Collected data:
-*-

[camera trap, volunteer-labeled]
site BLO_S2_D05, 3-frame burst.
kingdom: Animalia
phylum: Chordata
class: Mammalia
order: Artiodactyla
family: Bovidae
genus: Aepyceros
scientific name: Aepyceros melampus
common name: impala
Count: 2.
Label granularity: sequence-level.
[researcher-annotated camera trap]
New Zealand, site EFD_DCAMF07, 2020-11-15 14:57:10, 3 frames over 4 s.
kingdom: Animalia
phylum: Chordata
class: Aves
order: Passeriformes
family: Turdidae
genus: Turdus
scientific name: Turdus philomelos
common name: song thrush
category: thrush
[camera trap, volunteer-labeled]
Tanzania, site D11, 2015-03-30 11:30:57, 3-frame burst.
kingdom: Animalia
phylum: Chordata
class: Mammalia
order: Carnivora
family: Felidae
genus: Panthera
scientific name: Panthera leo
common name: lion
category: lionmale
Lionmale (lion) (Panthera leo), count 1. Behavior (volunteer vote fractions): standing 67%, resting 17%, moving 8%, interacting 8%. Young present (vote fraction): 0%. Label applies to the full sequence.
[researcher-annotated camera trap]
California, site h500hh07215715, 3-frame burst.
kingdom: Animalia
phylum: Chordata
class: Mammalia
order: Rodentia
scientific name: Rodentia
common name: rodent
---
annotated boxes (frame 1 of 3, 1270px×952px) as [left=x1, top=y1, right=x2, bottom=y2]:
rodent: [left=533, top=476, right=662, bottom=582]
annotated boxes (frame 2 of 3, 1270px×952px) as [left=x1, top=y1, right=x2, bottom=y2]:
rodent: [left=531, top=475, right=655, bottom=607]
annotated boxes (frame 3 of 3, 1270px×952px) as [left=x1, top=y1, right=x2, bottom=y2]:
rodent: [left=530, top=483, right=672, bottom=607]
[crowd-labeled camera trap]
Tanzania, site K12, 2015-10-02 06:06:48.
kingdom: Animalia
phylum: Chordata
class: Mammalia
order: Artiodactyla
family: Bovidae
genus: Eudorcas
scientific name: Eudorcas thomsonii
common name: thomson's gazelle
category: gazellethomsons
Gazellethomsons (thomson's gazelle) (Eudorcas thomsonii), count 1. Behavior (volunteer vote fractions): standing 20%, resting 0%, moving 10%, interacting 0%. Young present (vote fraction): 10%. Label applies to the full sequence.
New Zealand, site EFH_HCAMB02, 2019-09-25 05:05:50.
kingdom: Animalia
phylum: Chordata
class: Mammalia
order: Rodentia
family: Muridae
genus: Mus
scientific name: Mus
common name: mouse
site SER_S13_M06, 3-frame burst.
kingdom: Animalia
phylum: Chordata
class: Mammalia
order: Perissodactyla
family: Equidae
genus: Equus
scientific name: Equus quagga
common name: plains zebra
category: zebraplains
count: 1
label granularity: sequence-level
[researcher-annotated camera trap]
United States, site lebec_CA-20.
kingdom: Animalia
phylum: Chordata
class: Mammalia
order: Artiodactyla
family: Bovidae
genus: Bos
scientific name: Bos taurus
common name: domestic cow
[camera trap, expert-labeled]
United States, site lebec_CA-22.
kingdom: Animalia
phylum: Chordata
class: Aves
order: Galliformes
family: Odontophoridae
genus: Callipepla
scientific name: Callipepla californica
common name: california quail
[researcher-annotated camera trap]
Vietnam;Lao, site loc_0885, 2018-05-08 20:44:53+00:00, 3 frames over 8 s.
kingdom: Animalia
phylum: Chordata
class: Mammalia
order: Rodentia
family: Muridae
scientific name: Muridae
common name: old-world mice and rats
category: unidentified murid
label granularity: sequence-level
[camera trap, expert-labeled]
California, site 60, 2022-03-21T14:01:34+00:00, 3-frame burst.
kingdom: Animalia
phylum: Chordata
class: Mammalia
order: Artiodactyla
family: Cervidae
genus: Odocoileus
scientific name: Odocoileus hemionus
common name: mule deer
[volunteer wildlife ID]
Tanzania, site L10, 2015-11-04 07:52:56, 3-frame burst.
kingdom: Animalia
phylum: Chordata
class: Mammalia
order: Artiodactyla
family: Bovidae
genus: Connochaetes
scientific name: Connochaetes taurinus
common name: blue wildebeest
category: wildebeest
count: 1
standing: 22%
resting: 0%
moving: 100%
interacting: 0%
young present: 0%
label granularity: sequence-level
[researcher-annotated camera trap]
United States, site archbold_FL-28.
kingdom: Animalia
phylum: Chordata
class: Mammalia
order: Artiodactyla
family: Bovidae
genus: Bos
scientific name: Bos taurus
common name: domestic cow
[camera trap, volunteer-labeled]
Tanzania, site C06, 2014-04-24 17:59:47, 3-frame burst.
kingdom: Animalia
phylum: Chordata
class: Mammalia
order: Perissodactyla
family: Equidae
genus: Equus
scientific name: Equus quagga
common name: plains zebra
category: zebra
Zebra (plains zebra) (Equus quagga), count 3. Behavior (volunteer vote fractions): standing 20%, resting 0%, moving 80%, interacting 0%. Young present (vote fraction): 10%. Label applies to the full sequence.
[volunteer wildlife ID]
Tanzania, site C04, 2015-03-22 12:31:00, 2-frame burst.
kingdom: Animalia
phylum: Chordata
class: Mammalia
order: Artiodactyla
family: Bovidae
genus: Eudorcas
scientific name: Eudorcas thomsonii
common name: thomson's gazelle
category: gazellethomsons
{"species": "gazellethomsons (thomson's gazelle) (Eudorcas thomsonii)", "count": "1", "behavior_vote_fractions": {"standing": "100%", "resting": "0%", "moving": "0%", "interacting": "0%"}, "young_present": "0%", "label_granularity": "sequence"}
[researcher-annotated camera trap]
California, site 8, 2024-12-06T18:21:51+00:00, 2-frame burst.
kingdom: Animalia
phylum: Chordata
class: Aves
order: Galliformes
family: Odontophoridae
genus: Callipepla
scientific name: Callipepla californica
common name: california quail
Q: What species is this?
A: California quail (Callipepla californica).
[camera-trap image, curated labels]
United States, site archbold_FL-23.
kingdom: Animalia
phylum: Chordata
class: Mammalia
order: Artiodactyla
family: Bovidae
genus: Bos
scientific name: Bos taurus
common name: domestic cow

-*-

Task to carry out: An exact copy of every record is needed; write it out in full.

Reply to the task:
[camera trap, volunteer-labeled]
site BLO_S2_D05, 3-frame burst.
kingdom: Animalia
phylum: Chordata
class: Mammalia
order: Artiodactyla
family: Bovidae
genus: Aepyceros
scientific name: Aepyceros melampus
common name: impala
Count: 2.
Label granularity: sequence-level.
[researcher-annotated camera trap]
New Zealand, site EFD_DCAMF07, 2020-11-15 14:57:10, 3 frames over 4 s.
kingdom: Animalia
phylum: Chordata
class: Aves
order: Passeriformes
family: Turdidae
genus: Turdus
scientific name: Turdus philomelos
common name: song thrush
category: thrush
[camera trap, volunteer-labeled]
Tanzania, site D11, 2015-03-30 11:30:57, 3-frame burst.
kingdom: Animalia
phylum: Chordata
class: Mammalia
order: Carnivora
family: Felidae
genus: Panthera
scientific name: Panthera leo
common name: lion
category: lionmale
Lionmale (lion) (Panthera leo), count 1. Behavior (volunteer vote fractions): standing 67%, resting 17%, moving 8%, interacting 8%. Young present (vote fraction): 0%. Label applies to the full sequence.
[researcher-annotated camera trap]
California, site h500hh07215715, 3-frame burst.
kingdom: Animalia
phylum: Chordata
class: Mammalia
order: Rodentia
scientific name: Rodentia
common name: rodent
---
annotated boxes (frame 1 of 3, 1270px×952px) as [left=x1, top=y1, right=x2, bottom=y2]:
rodent: [left=533, top=476, right=662, bottom=582]
annotated boxes (frame 2 of 3, 1270px×952px) as [left=x1, top=y1, right=x2, bottom=y2]:
rodent: [left=531, top=475, right=655, bottom=607]
annotated boxes (frame 3 of 3, 1270px×952px) as [left=x1, top=y1, right=x2, bottom=y2]:
rodent: [left=530, top=483, right=672, bottom=607]
[crowd-labeled camera trap]
Tanzania, site K12, 2015-10-02 06:06:48.
kingdom: Animalia
phylum: Chordata
class: Mammalia
order: Artiodactyla
family: Bovidae
genus: Eudorcas
scientific name: Eudorcas thomsonii
common name: thomson's gazelle
category: gazellethomsons
Gazellethomsons (thomson's gazelle) (Eudorcas thomsonii), count 1. Behavior (volunteer vote fractions): standing 20%, resting 0%, moving 10%, interacting 0%. Young present (vote fraction): 10%. Label applies to the full sequence.
New Zealand, site EFH_HCAMB02, 2019-09-25 05:05:50.
kingdom: Animalia
phylum: Chordata
class: Mammalia
order: Rodentia
family: Muridae
genus: Mus
scientific name: Mus
common name: mouse
site SER_S13_M06, 3-frame burst.
kingdom: Animalia
phylum: Chordata
class: Mammalia
order: Perissodactyla
family: Equidae
genus: Equus
scientific name: Equus quagga
common name: plains zebra
category: zebraplains
count: 1
label granularity: sequence-level
[researcher-annotated camera trap]
United States, site lebec_CA-20.
kingdom: Animalia
phylum: Chordata
class: Mammalia
order: Artiodactyla
family: Bovidae
genus: Bos
scientific name: Bos taurus
common name: domestic cow
[camera trap, expert-labeled]
United States, site lebec_CA-22.
kingdom: Animalia
phylum: Chordata
class: Aves
order: Galliformes
family: Odontophoridae
genus: Callipepla
scientific name: Callipepla californica
common name: california quail
[researcher-annotated camera trap]
Vietnam;Lao, site loc_0885, 2018-05-08 20:44:53+00:00, 3 frames over 8 s.
kingdom: Animalia
phylum: Chordata
class: Mammalia
order: Rodentia
family: Muridae
scientific name: Muridae
common name: old-world mice and rats
category: unidentified murid
label granularity: sequence-level
[camera trap, expert-labeled]
California, site 60, 2022-03-21T14:01:34+00:00, 3-frame burst.
kingdom: Animalia
phylum: Chordata
class: Mammalia
order: Artiodactyla
family: Cervidae
genus: Odocoileus
scientific name: Odocoileus hemionus
common name: mule deer
[volunteer wildlife ID]
Tanzania, site L10, 2015-11-04 07:52:56, 3-frame burst.
kingdom: Animalia
phylum: Chordata
class: Mammalia
order: Artiodactyla
family: Bovidae
genus: Connochaetes
scientific name: Connochaetes taurinus
common name: blue wildebeest
category: wildebeest
count: 1
standing: 22%
resting: 0%
moving: 100%
interacting: 0%
young present: 0%
label granularity: sequence-level
[researcher-annotated camera trap]
United States, site archbold_FL-28.
kingdom: Animalia
phylum: Chordata
class: Mammalia
order: Artiodactyla
family: Bovidae
genus: Bos
scientific name: Bos taurus
common name: domestic cow
[camera trap, volunteer-labeled]
Tanzania, site C06, 2014-04-24 17:59:47, 3-frame burst.
kingdom: Animalia
phylum: Chordata
class: Mammalia
order: Perissodactyla
family: Equidae
genus: Equus
scientific name: Equus quagga
common name: plains zebra
category: zebra
Zebra (plains zebra) (Equus quagga), count 3. Behavior (volunteer vote fractions): standing 20%, resting 0%, moving 80%, interacting 0%. Young present (vote fraction): 10%. Label applies to the full sequence.
[volunteer wildlife ID]
Tanzania, site C04, 2015-03-22 12:31:00, 2-frame burst.
kingdom: Animalia
phylum: Chordata
class: Mammalia
order: Artiodactyla
family: Bovidae
genus: Eudorcas
scientific name: Eudorcas thomsonii
common name: thomson's gazelle
category: gazellethomsons
{"species": "gazellethomsons (thomson's gazelle) (Eudorcas thomsonii)", "count": "1", "behavior_vote_fractions": {"standing": "100%", "resting": "0%", "moving": "0%", "interacting": "0%"}, "young_present": "0%", "label_granularity": "sequence"}
[researcher-annotated camera trap]
California, site 8, 2024-12-06T18:21:51+00:00, 2-frame burst.
kingdom: Animalia
phylum: Chordata
class: Aves
order: Galliformes
family: Odontophoridae
genus: Callipepla
scientific name: Callipepla californica
common name: california quail
Q: What species is this?
A: California quail (Callipepla californica).
[camera-trap image, curated labels]
United States, site archbold_FL-23.
kingdom: Animalia
phylum: Chordata
class: Mammalia
order: Artiodactyla
family: Bovidae
genus: Bos
scientific name: Bos taurus
common name: domestic cow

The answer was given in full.